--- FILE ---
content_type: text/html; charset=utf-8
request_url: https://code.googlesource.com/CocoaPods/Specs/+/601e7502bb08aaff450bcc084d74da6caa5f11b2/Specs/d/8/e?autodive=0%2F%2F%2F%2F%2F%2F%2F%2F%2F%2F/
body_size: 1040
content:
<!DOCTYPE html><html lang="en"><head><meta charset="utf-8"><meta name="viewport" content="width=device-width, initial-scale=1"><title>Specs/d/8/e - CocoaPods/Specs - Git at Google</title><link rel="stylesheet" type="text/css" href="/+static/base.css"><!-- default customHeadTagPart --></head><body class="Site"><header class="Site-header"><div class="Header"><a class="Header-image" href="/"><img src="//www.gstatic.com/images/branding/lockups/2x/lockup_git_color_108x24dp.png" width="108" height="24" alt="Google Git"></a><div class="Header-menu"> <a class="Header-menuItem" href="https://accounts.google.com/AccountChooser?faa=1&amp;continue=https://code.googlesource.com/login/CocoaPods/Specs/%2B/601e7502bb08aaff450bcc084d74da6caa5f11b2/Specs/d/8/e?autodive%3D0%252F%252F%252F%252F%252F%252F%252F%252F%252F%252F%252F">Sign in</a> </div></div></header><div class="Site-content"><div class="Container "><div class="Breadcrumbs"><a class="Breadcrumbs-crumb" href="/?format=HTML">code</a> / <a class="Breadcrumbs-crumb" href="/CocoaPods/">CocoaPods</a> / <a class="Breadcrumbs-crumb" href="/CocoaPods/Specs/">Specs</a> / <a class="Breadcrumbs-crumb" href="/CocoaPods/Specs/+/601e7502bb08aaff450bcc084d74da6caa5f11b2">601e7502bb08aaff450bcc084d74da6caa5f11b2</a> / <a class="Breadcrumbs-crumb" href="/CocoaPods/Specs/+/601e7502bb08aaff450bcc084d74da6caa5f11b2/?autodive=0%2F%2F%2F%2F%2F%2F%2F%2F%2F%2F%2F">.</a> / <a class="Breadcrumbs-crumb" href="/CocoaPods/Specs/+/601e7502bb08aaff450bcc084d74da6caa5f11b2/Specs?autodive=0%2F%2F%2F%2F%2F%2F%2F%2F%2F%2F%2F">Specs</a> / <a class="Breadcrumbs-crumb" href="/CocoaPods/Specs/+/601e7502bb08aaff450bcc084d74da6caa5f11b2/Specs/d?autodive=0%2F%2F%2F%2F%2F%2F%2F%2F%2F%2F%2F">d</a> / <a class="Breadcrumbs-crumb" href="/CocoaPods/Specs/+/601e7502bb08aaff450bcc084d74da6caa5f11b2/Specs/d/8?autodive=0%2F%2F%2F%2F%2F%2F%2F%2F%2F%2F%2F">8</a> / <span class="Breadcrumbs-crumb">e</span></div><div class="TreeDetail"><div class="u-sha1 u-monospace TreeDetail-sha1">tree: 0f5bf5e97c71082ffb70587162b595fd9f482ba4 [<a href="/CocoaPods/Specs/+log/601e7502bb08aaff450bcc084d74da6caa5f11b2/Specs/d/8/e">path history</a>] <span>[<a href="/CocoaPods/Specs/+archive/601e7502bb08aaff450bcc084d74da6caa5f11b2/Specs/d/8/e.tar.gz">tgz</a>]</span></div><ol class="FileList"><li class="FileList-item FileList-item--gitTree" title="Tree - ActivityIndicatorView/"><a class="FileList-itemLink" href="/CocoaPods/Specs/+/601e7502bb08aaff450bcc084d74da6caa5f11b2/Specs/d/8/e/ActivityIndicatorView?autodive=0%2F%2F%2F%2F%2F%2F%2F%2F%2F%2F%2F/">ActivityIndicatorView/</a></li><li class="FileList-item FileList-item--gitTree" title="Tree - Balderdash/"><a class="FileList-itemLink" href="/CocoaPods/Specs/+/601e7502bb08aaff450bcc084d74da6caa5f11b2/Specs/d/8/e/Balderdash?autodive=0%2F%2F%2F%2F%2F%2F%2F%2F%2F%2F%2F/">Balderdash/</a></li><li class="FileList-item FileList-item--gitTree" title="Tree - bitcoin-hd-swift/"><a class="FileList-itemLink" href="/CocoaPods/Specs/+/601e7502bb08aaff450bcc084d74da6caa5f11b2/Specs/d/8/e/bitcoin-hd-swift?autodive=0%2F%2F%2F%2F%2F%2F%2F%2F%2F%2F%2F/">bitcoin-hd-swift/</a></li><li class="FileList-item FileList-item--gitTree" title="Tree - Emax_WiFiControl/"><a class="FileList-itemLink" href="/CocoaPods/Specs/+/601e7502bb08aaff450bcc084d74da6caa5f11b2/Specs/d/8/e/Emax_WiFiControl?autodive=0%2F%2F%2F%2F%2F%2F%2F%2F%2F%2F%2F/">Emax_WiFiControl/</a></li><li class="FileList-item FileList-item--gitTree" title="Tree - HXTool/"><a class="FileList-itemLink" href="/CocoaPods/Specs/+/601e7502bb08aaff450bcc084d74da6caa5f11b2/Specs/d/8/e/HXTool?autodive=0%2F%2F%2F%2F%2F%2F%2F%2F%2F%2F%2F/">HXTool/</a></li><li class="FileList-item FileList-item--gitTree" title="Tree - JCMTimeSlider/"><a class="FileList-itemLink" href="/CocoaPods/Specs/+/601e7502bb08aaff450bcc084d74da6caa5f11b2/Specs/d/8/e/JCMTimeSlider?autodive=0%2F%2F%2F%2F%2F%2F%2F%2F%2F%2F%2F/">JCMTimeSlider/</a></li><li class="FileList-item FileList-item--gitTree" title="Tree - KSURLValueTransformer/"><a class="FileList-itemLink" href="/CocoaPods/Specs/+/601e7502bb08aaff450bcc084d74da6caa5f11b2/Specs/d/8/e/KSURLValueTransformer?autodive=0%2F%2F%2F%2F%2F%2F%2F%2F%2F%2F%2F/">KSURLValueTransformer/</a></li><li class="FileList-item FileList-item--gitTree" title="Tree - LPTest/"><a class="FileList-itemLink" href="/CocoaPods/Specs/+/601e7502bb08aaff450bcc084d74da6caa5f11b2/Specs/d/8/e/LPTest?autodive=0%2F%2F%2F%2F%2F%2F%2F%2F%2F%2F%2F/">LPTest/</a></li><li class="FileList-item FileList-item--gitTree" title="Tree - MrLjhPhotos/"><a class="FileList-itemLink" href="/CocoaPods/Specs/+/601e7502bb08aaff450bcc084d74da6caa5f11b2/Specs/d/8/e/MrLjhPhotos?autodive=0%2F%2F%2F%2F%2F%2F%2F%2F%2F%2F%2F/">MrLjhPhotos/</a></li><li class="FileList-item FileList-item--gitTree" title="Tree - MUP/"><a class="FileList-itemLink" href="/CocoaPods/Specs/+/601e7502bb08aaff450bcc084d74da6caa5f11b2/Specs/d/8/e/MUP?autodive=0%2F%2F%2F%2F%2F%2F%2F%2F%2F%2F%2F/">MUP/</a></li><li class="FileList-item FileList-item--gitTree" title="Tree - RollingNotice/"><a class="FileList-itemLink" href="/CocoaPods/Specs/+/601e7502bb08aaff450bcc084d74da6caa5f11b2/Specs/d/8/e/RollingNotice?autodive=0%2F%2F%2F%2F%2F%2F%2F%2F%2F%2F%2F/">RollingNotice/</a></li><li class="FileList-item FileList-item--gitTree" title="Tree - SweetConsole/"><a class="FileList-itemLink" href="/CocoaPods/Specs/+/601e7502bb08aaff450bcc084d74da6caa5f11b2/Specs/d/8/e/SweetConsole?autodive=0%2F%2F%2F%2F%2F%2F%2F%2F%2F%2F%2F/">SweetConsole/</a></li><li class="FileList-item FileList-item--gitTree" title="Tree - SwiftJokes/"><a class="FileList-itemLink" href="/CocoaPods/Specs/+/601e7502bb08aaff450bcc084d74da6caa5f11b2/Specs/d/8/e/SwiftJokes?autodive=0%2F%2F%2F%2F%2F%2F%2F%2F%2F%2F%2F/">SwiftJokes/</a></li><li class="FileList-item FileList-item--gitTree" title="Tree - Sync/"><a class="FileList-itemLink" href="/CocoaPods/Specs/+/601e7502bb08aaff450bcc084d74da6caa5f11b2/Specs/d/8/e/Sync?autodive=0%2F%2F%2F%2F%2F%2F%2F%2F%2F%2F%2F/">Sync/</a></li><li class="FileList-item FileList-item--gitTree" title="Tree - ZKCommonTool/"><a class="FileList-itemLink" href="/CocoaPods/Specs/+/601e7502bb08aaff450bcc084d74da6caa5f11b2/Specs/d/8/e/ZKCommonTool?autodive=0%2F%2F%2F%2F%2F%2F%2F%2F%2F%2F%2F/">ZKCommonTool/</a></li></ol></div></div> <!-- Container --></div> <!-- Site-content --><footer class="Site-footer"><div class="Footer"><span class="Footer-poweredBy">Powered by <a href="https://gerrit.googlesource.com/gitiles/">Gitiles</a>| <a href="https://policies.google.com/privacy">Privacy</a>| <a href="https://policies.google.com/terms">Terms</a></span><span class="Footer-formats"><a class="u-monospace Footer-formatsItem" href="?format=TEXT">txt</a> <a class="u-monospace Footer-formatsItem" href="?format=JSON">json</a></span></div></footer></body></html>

--------

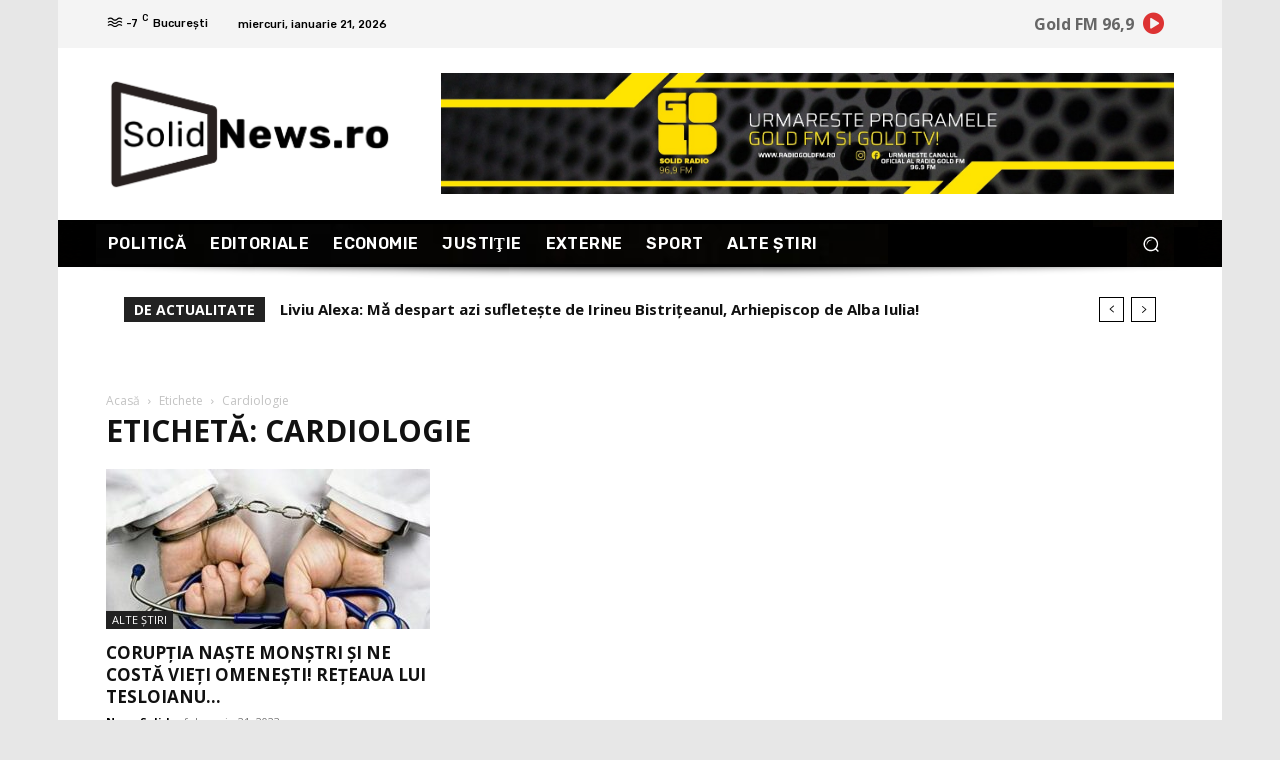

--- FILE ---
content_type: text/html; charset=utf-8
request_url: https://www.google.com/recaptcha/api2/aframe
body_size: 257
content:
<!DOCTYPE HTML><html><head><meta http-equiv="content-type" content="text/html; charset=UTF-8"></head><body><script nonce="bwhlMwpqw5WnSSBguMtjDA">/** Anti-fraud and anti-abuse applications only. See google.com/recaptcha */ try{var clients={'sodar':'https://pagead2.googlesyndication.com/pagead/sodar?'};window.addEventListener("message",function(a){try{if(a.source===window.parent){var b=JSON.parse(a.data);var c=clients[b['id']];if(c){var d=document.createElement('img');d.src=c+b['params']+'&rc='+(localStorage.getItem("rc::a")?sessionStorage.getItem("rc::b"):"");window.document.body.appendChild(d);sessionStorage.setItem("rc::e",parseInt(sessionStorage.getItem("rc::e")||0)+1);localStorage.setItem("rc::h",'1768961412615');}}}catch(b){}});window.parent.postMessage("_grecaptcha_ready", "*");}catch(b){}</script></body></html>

--------

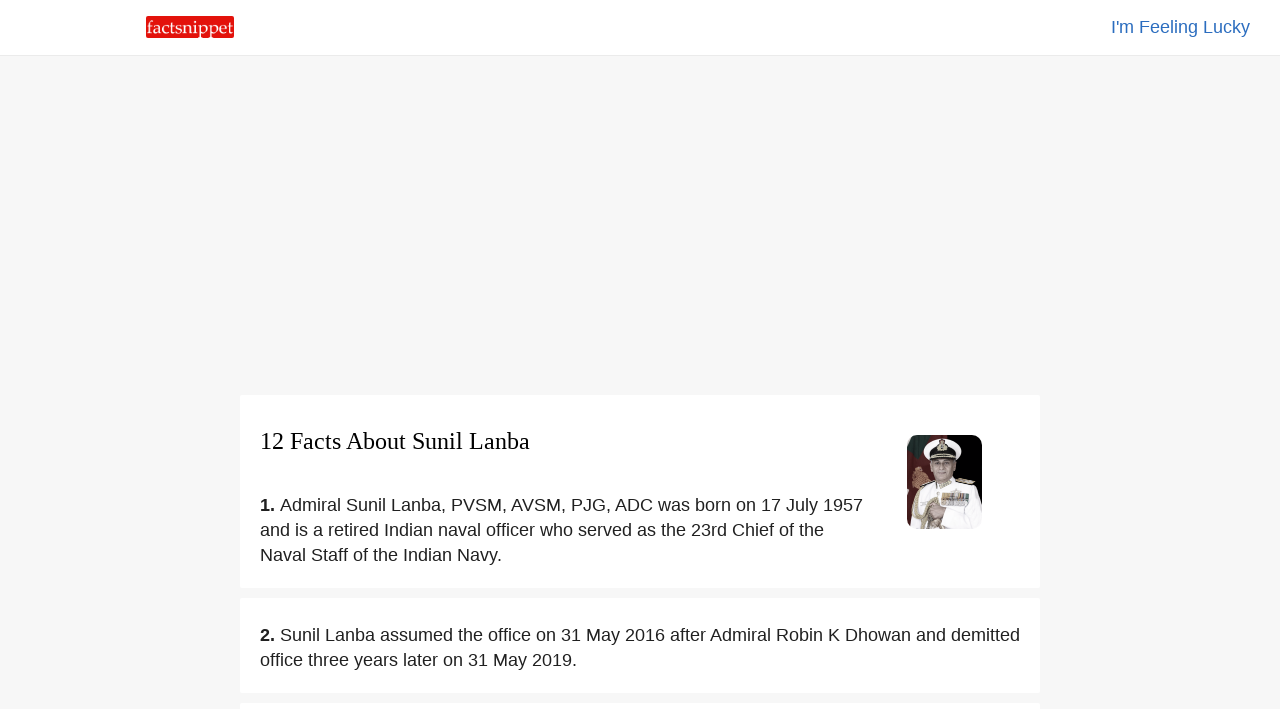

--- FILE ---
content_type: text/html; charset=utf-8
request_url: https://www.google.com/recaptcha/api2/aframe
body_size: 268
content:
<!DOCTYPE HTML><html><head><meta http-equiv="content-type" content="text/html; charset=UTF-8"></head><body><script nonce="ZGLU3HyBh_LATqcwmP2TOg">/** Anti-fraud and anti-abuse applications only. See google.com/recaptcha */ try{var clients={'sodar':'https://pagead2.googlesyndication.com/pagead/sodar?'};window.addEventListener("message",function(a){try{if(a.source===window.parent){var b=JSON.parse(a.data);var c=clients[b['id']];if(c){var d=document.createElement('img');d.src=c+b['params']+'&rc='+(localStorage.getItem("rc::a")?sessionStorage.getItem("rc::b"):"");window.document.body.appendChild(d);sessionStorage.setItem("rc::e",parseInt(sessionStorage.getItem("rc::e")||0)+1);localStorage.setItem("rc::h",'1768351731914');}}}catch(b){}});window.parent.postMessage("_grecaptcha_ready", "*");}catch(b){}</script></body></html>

--------

__ABOUT THIS EXERCISE__
Pull every line containing "recaptcha" from the entries above and copy it.

__RESPONSE AREA__
request_url: https://www.google.com/recaptcha/api2/aframe
<!DOCTYPE HTML><html><head><meta http-equiv="content-type" content="text/html; charset=UTF-8"></head><body><script nonce="bwhlMwpqw5WnSSBguMtjDA">/** Anti-fraud and anti-abuse applications only. See google.com/recaptcha */ try{var clients={'sodar':'https://pagead2.googlesyndication.com/pagead/sodar?'};window.addEventListener("message",function(a){try{if(a.source===window.parent){var b=JSON.parse(a.data);var c=clients[b['id']];if(c){var d=document.createElement('img');d.src=c+b['params']+'&rc='+(localStorage.getItem("rc::a")?sessionStorage.getItem("rc::b"):"");window.document.body.appendChild(d);sessionStorage.setItem("rc::e",parseInt(sessionStorage.getItem("rc::e")||0)+1);localStorage.setItem("rc::h",'1768961412615');}}}catch(b){}});window.parent.postMessage("_grecaptcha_ready", "*");}catch(b){}</script></body></html>
request_url: https://www.google.com/recaptcha/api2/aframe
<!DOCTYPE HTML><html><head><meta http-equiv="content-type" content="text/html; charset=UTF-8"></head><body><script nonce="ZGLU3HyBh_LATqcwmP2TOg">/** Anti-fraud and anti-abuse applications only. See google.com/recaptcha */ try{var clients={'sodar':'https://pagead2.googlesyndication.com/pagead/sodar?'};window.addEventListener("message",function(a){try{if(a.source===window.parent){var b=JSON.parse(a.data);var c=clients[b['id']];if(c){var d=document.createElement('img');d.src=c+b['params']+'&rc='+(localStorage.getItem("rc::a")?sessionStorage.getItem("rc::b"):"");window.document.body.appendChild(d);sessionStorage.setItem("rc::e",parseInt(sessionStorage.getItem("rc::e")||0)+1);localStorage.setItem("rc::h",'1768351731914');}}}catch(b){}});window.parent.postMessage("_grecaptcha_ready", "*");}catch(b){}</script></body></html>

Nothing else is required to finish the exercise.